La “parata” è partita puntuale. Musica, balli, fischi, una grande bandiera arcobaleno a seguire il camioncino dell’organizzazione. Si respirava un’atmosfera di sollievo e normalità. I partecipanti venivano da tutti i paesi della ex Jugoslavia e in più vi erano numerosi ospiti stranieri e belgradesi simpatizzanti con la comunità LGBT, tra cui, una simpatica nonnina di 79 anni. Gli organizzatori hanno invitato i partecipanti a solidarizzare con tutti quanti si battono per i propri diritti, in primo luogo con i rifugiati che da mesi oramai sono accampati nei parchi di Belgrado, nel loro cammino verso l’Europa occidentale.
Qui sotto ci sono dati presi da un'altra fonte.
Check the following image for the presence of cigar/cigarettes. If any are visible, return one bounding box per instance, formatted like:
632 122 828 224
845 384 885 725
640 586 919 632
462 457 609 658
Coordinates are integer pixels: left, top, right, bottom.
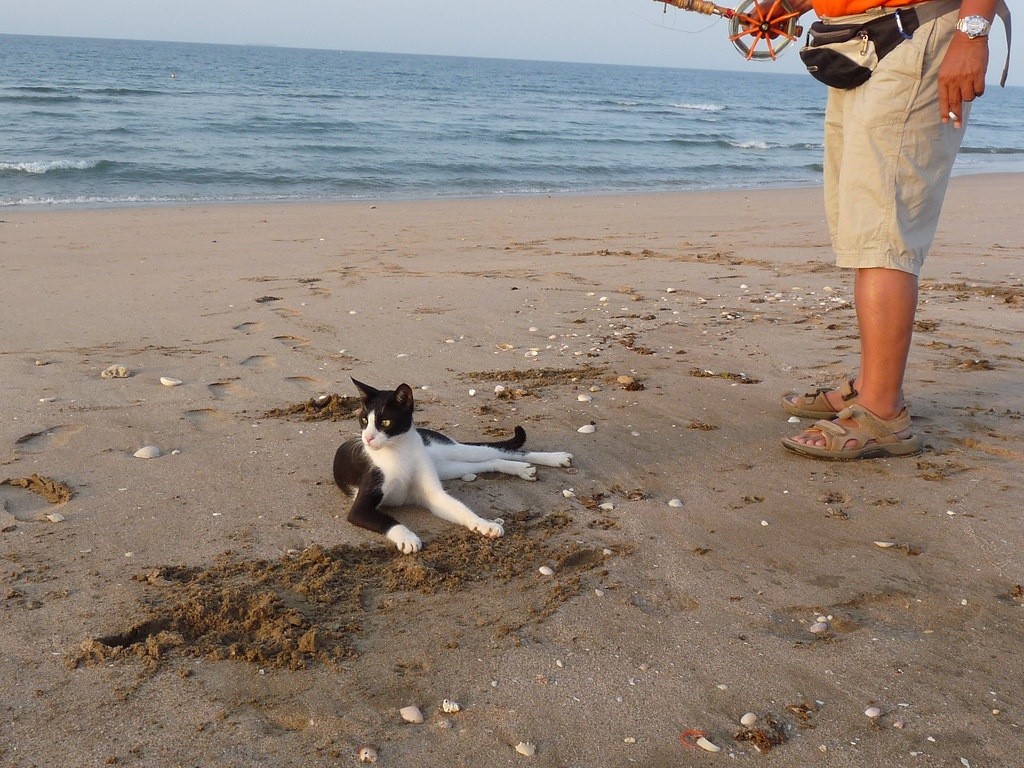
949 112 958 121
La gente, non molta, dalle finestre guardava con curiosità, alcuni gettando fiori, altri sventolando bandiere tricolori. Il tutto, sotto gli occhi attenti e severi delle centinaia di poliziotti in tenuta antisommossa. I media hanno riportato di un migliaio di partecipanti in tutto.
Alla fine, tutti contenti
La “parata” è terminata alle 13.00 di fronte al municipio di Belgrado. L’atmosfera festosa è però continuata e sono stati rinnovati gli appelli a far visita ai rifugiati subito dopo la parata. Secondo gli organizzatori, questa è stata la miglior “parata” finora organizzata. Non vi sono stati incidenti di rilievo. Un gruppo di fedeli, assieme ad alcuni “pope” ortodossi hanno comunque pregato e asperso il suolo di acqua santa nei pressi della Chiesa di San Marco per scongiurare eventuali punizioni divine a seguito della manifestazione come, a loro dire, la siccità di quest’anno e le inondazioni dell’anno scorso.
La protesta, pacifica, si è mantenuta molto distante dal luogo dove è avvenuto il Pride. Nel pomeriggio, la polizia ha reso noto di aver arrestato una decina di facinorosi, ultras e pregiudicati, per aver tentato di creare disordini. Per il resto, una giornata tranquilla, ma anche un altro importante successo per il premier serbo Aleksandar Vučić, che dà ancora un forte segnale che la Serbia è un paese in via di normalizzazione e che, almeno in superficie, ha abbracciato i valori europei ed è ben decisa a progredire nel processo di integrazione europea. Nella speranza che l’anno prossimo l’evento si ripeta con bisogno di minori misure di sicurezza.